進藤先生と幸治さんの飲み明かした後はどうなっているだろうか。





ゲストルームでもないけど、進藤先生がほとんど寝止まりしていく部屋は綺麗だろうか…





部屋に着いたらまずはどうしたらいいのか…。ご飯?それともお風呂?






色々なことが頭を巡っていたけど、そういう時のエレベーターはものすごい速さで上がって行く気がする。






気付くと玄関の扉を開けていた。






ガチャ





扉を開くと……






あ、靴が二足?






見覚えのある靴が二足。





「お母さんと、お父さん……?」






『たぶんな。』





となぜに椎名先生が知っているのだろうかと思いながら、お客さん用スリッパを取り出し、椎名先生に進める。






『ありがと。』





と言いスリッパを履くと、スタスタと私の前を歩いてリビングに向かう。






リビングを椎名先生が開けると、






『お久しぶりでーす。』





と軽い挨拶で入っていく。





お久しぶり?





『おぉ、よく来てくれたなぁ。

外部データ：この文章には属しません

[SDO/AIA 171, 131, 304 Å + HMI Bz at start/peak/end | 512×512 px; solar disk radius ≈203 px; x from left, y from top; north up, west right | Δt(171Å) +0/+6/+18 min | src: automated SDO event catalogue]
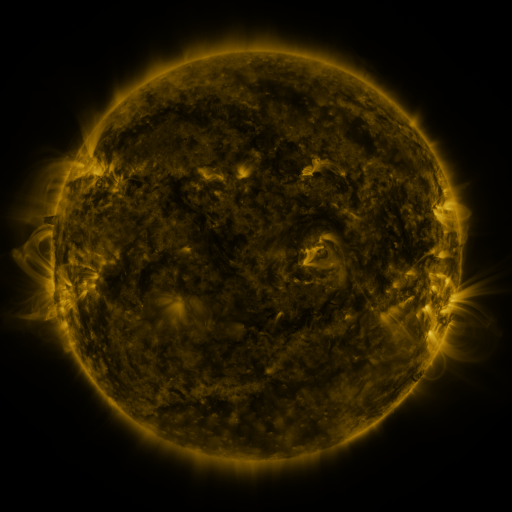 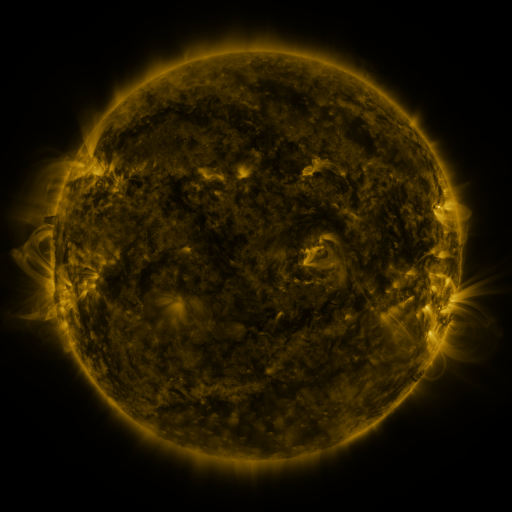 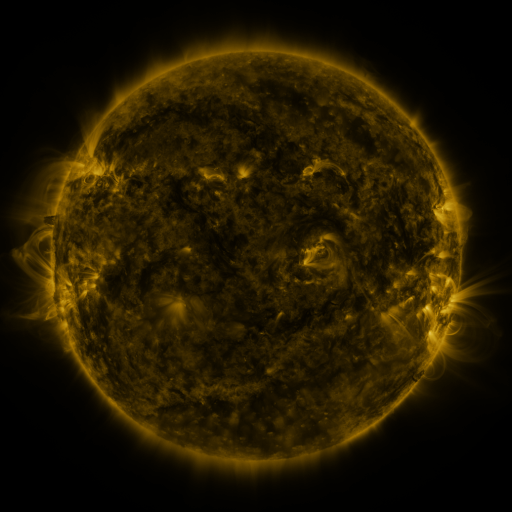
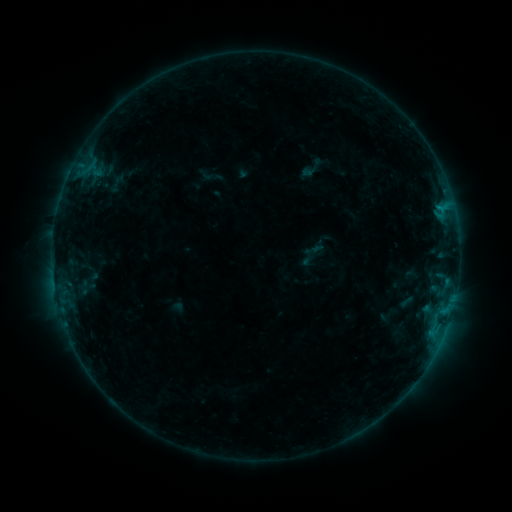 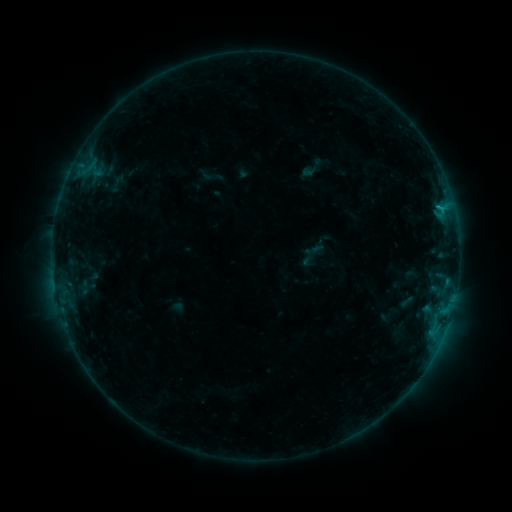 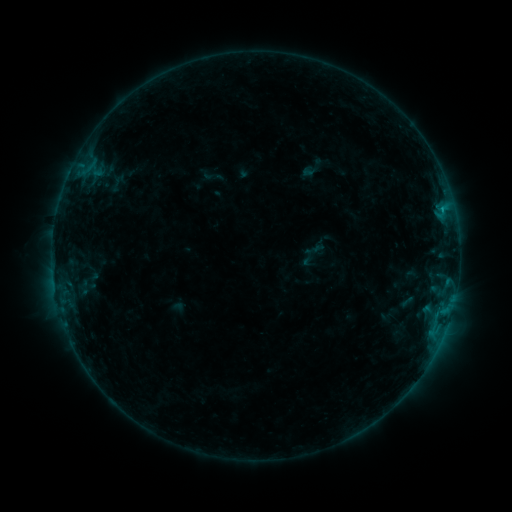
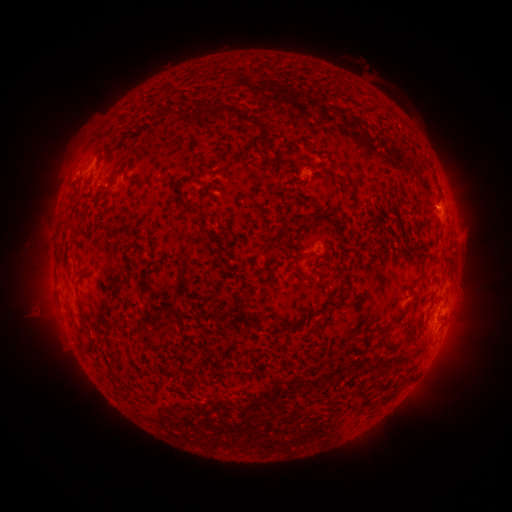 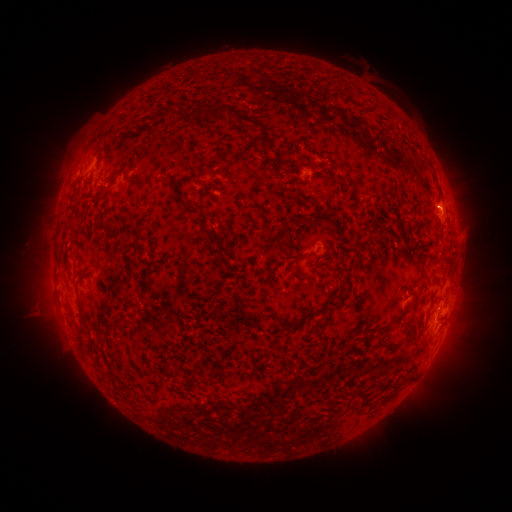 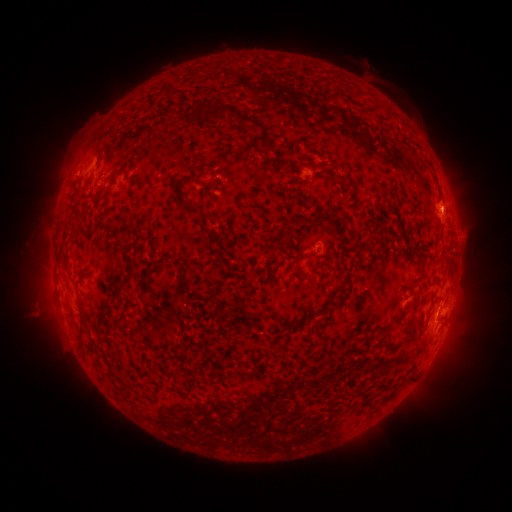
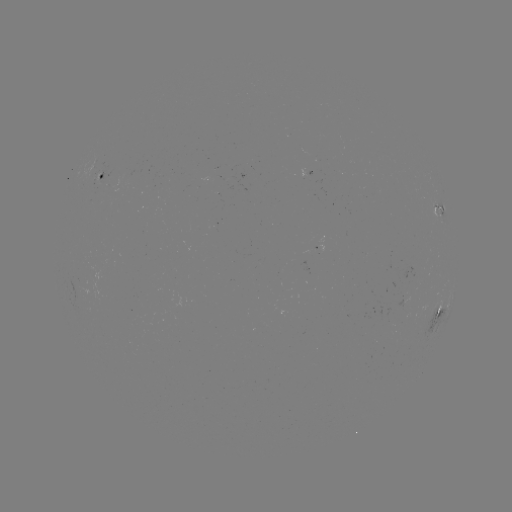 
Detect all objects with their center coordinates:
eruption: (451, 211)
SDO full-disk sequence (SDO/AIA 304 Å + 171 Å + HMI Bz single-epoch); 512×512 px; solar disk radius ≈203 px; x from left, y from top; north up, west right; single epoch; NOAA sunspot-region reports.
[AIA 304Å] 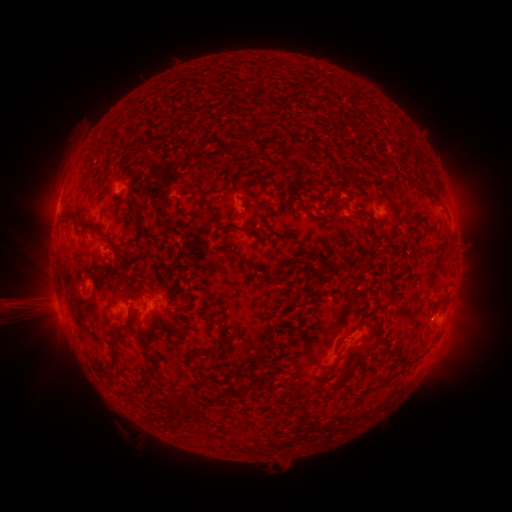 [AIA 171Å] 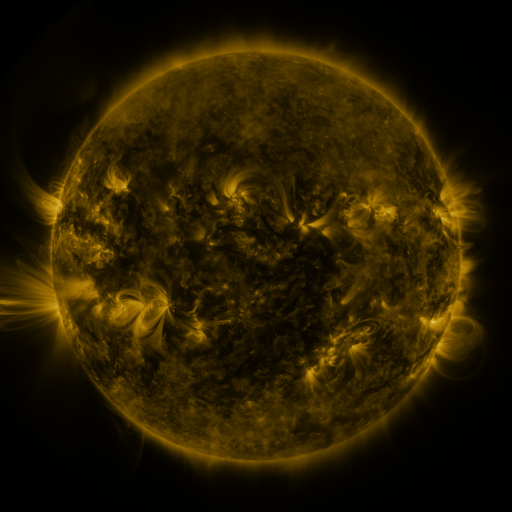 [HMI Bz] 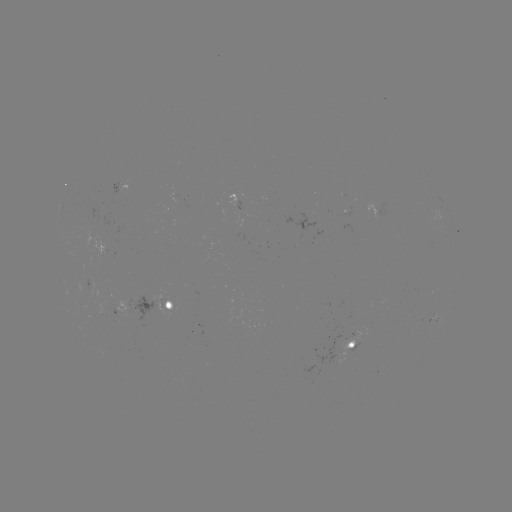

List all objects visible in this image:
spotted active region: (121, 189)
spotted active region: (239, 202)
spotted active region: (385, 207)
spotted active region: (158, 309)
spotted active region: (441, 314)
spotted active region: (125, 316)
spotted active region: (356, 345)
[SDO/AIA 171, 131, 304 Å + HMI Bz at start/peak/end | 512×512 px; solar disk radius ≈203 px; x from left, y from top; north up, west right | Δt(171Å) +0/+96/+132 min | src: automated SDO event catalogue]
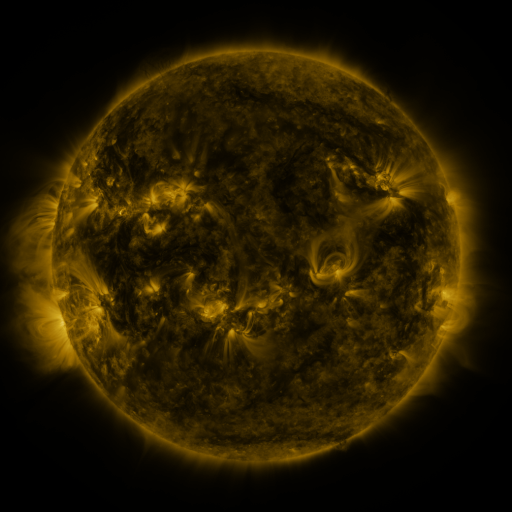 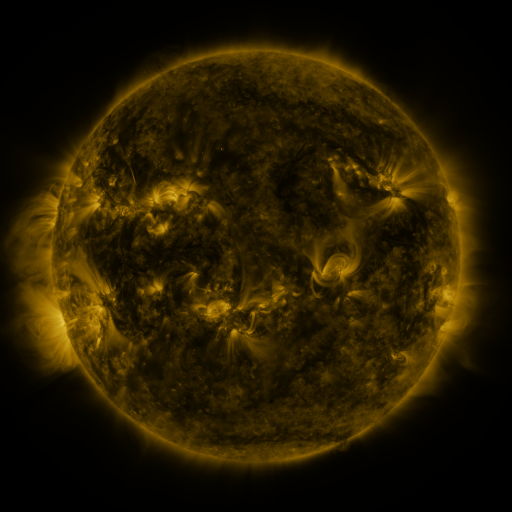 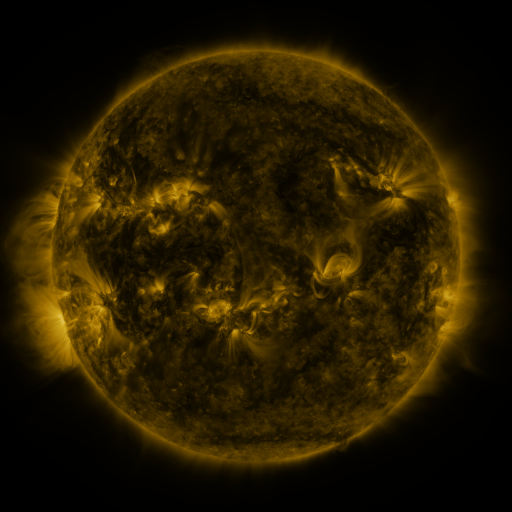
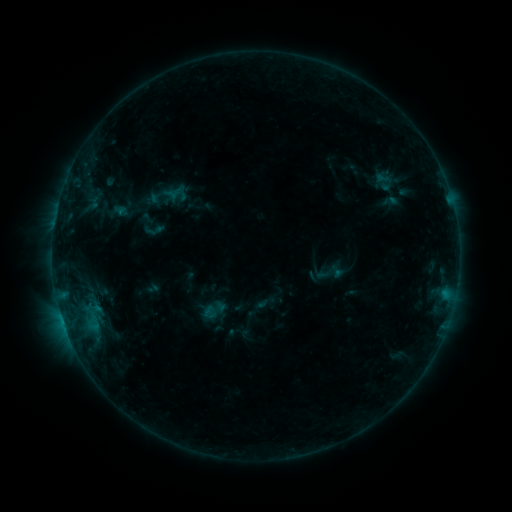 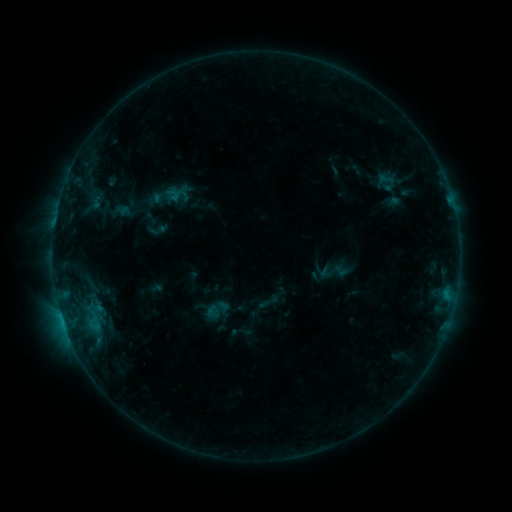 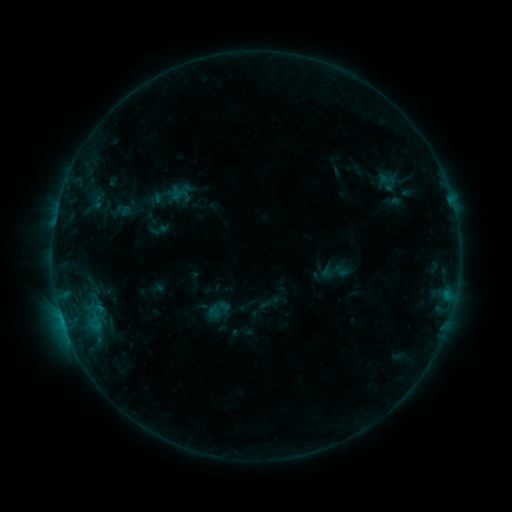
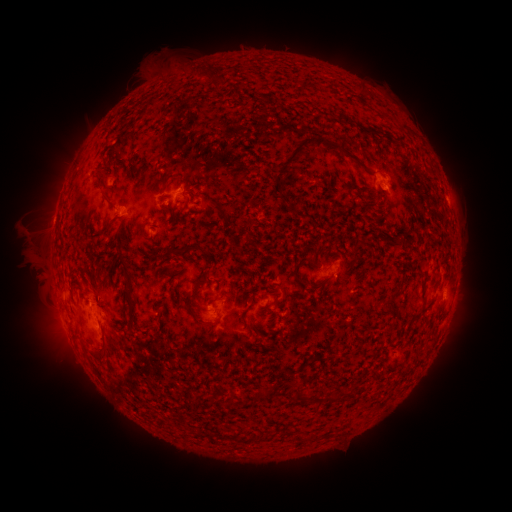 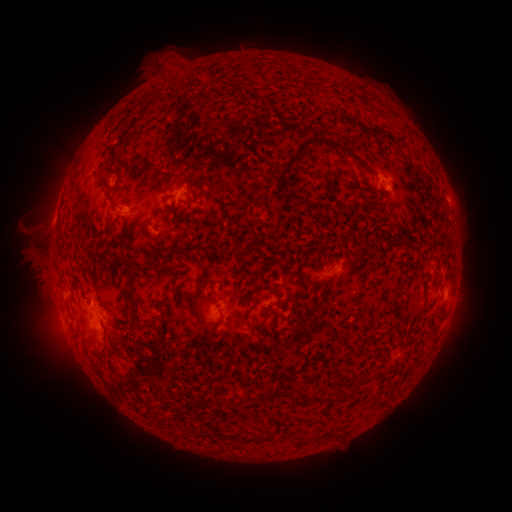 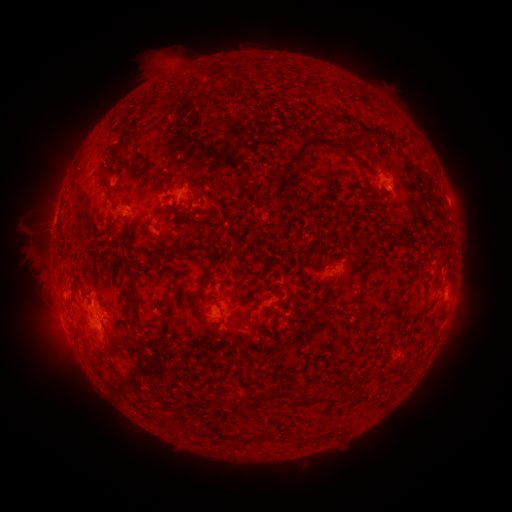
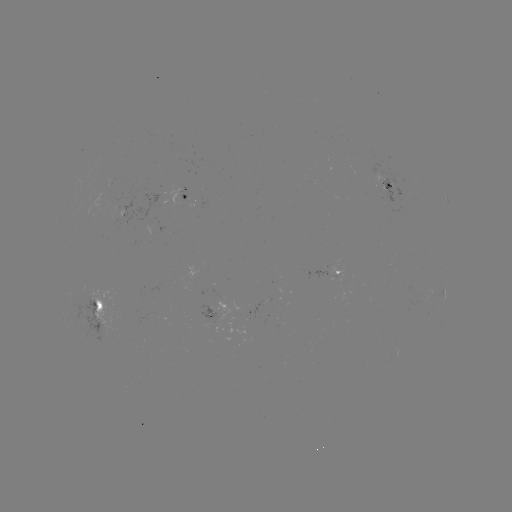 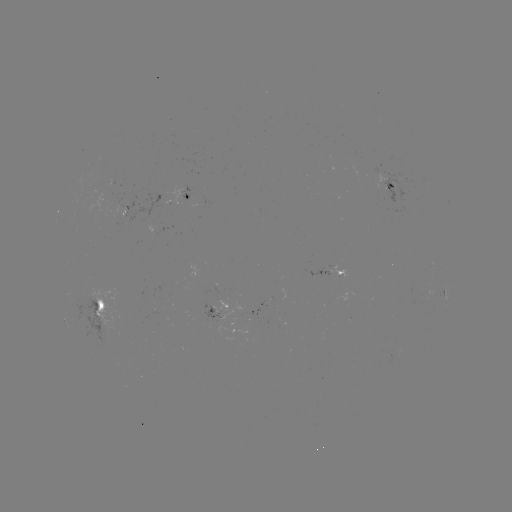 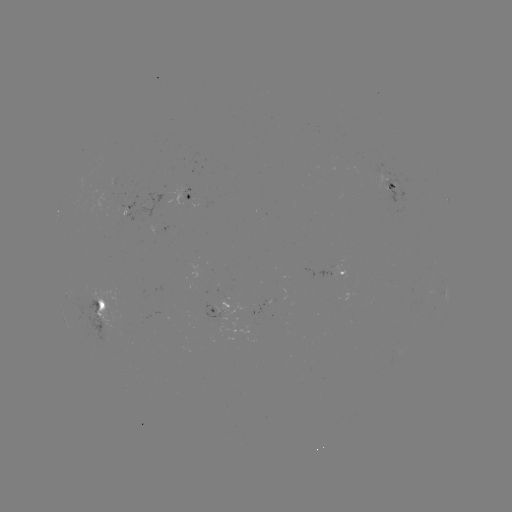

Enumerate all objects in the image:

』





と私も少し久しぶりなお父さんが、我が家のようにソファに座っている。
そして台所にはお母さんが立っていて、テーブルの上には料理がずらりと並んでいる。







「お母さん。」





その姿に感謝しかない。
たった今まで私が巡らせていた段取りは一気になくなり、スッと楽な気持ちになった。







『かなちゃん、おかえり。




椎名くん、久しぶりね。』






そう言ってお母さんも椎名先生と顔なじみのよう。






上着を脱いで、我が家のように洋服掛けに服を掛ける椎名先生の隣で、つい、ボーっと立っていると、






『かなちゃん、元気にしてたか?』





そう言ってソファから立ち上がったお父さんに、きつく…いや厚く抱擁される。






「は、はい。」







『よしよし。』





と頭を撫でられる。





『かなちゃんも着替えておいで、もう幸治も帰ってくるから。』





そう言われて、この様子なら椎名先生は大丈夫だろうと確信して、部屋に荷物を置きに行った。